Обучение в училище происходило с утра до вечера. Туда было невероятно сложно попасть, и еще сложнее, попав туда, вырваться домой хотя бы на выходные или праздники. Девочки и мальчики учились в разных классах, время от времени встречаясь на совместных занятиях. В училище девичьи комнаты располагались на втором этаже, мальчики жили на третьем. Общение между ними было под запретом. «Между воспитанниками и воспитанницами строго запрещалось всякое общение, и нужно было много хитростей и уловок, чтобы обменяться записочкой или улыбкой, — рассказывает М. Кшесинская. — Во время урока танцев и репетиций со всех сторон следили классные дамы, чтобы не допустить взгляда или движения, и все же, так как это было единственное время встреч, удавалось перекинуться словом и пококетничать. Это входило в традиции школьного быта, и каждая воспитанница непременно имела кого-либо из воспитанников, с которым вела кокетливую игру. Эти мимолетные встречи, мимолетное кокетство были наивными и почти детскими. Несмотря на все преграды, все же происходили легкие флирты, вспыхивали легкие увлечения, которые иногда принимали характер настоящей любви, несмотря на строгий, почти монастырский режим школы».

Из спальни в домашнюю церковь или классные помещения воспитанники могли выходить только под присмотром, построившись в пары.

В то время, когда в училище поступила Павлова, считалось в порядке вещей, что дети сразу же разделялись на тех, кто проживал в интернате постоянно — «пепиньерок», и приходящих учеников — «экстернаток». Первые содержались за государственный счет, их кормили, учили, лечили, их одевали и обували, не прося с родителей ни копейки, вторых на занятия привозили и затем увозили в конце уроков. Но это было нововведением, когда там же училась Кшесинская, дети, живущие в семье, были исключением. «По правилам все воспитанники и воспитанницы должны были жить в школе на казенном иждивении, но иногда разрешалось некоторым из них обучаться в школе, продолжая жить дома, — пишет в своей книге Матильда Кшесинская. — Таким исключением были мы трое (имеется в виду сама Матильда, ее брат Иосиф[111] и сестра Юлия[112]. — Прим. Ю.А.). Обычно стремились попасть в школу интернами, на полном казенном содержании, так как тогда не надо было ничего платить, но мои родители были против этого и не хотели отдавать нас в закрытое заведение, желая иметь нас дома возле себя и давать нам общее образование сами. Они не хотели, чтобы мы теряли связь с домом, считая семейную обстановку главным условием воспитания детей. Конечно, это требовало от нас дополнительной работы. Кроме уроков в училище еще каждый день уроки дома, но мы были счастливы, что живем в семье, видим родителей и не лишены общения с ними, как «пепиньерки» — воспитанницы училища».
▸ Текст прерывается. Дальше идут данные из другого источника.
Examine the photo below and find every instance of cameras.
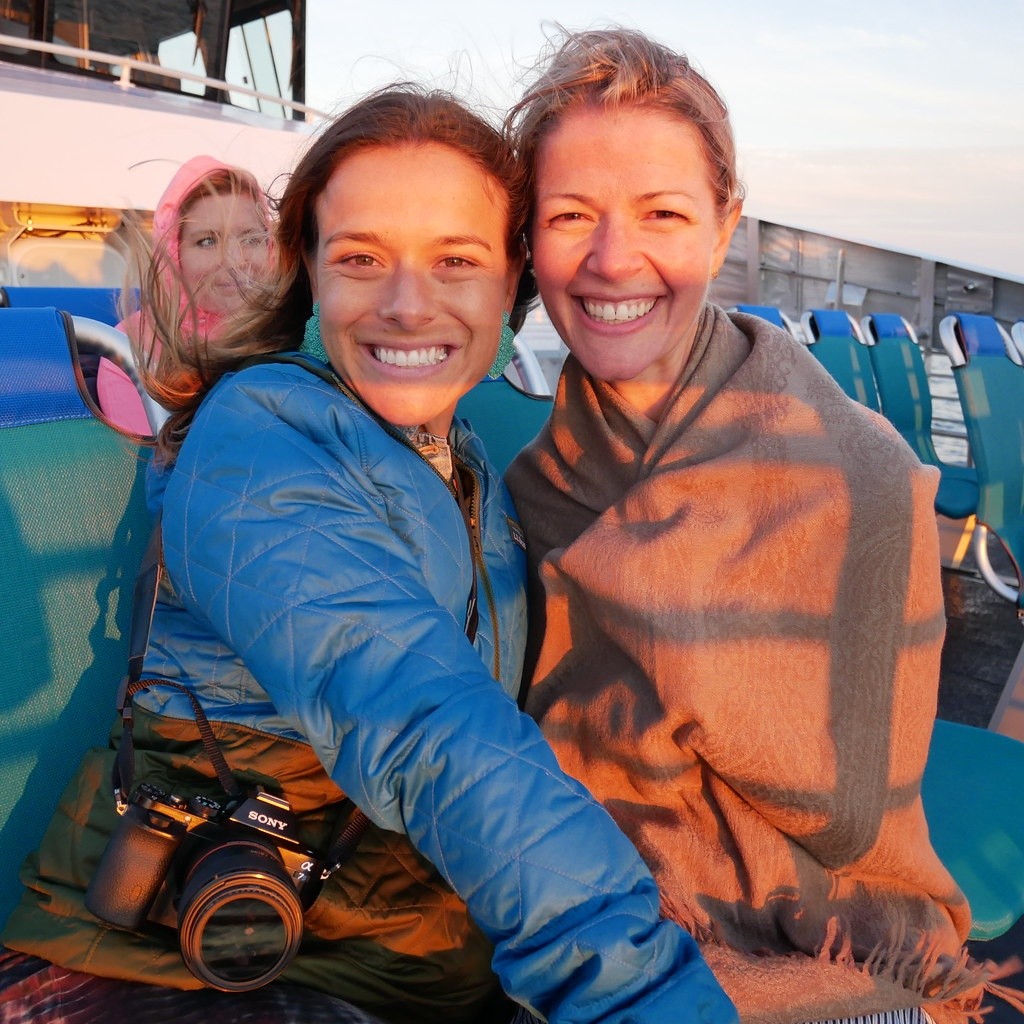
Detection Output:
[85,781,327,993]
Покидать альма-матер дозволялось только в сопровождении учителей и в закрытой карете. «Александринский театр со своими знаменитыми конями на крыше был повернут фасадом к Невскому проспекту. Театральная улица была всегда тиха, и только изредка из широких ворот здания училища выезжала закрытая карета, в которой вывозили будущих балерин на репетиции и на спектакли. Даже на самое маленькое расстояние и во все времена года воспитанницы училища выезжали в этих огромных, старомодных, наглухо закрытых каретах, которые, конечно, вызывали любопытство и желание разглядеть тех, кто прятался за окнами», — рассказывает в своих «Воспоминаниях» М. Кшесинская.

Форма для девочек: серые полотняные платьица с вырезом каре, поверх платьев короткие пелеринки. На мальчиках были узкие панталоны и просторные куртки.

111

Иосиф-Михаил Феликсович Кшесинский (1868–1942) — характерный танцовщик и балетмейстер Мариинского, позднее Кировского театра. Заслуженный артист РСФСР (1927).

112

Юлия (Кшесинская 1-я, в замужестве Зедделер; 1866–1969) — артистка Императорских театров, характерная танцовщица.